Seasoning tips – Vegetable fillings for pies and pasties need careful seasoning. Try using smoked paprika, curry powder, cumin, coriander and celery salt to add flavour.

Put the vegetable filling into the centre of the pastry to fold.

Adding extra protein
This pastie has a  lower protein content than a meat or cheese pastie. Add protein ingredients to improve the nutritional value by including beans, cooked lentils or chickpeas. Crunchy peanut butter adds flavour, texture and protein to these pasties and tomato ketchup binds the vegetables, adding flavour.

Skills – pastry making, grating and chopping vegetables finely, rolling pastry and sealing.

Classroom issues
Tips on working with large classes in one hour or less practical session.

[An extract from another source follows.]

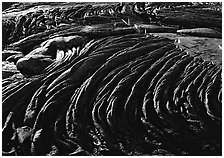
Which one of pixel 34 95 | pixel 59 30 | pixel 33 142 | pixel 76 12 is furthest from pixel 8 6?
pixel 33 142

Buy a selection of vegetables that students can use for fillings.
Use ready made pastry either bought in or made in another session.
Students can work in pairs, one preparing pastry and the other vegetables.
Vegetables need to be very finely chopped/ diced to make sure they cook through in the baking time, so sharp knives are essential.
Several pasties can be cooked in a hot oven at the same time if using 3 oven racks.
Using nonstick parchment paper – this saves flouring the worksurface and cleaning up time. The paper can be used to line the baking tray.

Food waste – roll out the pastry into squares or circles without cutting into shapes to avoid pastry wastage.
Vegetables such as carrots can be scrubbed instead of peeling.

Serving ideas

Add colour to the plate when serving the pasties by adding some coleslaw, tomato salsa or home made chutney.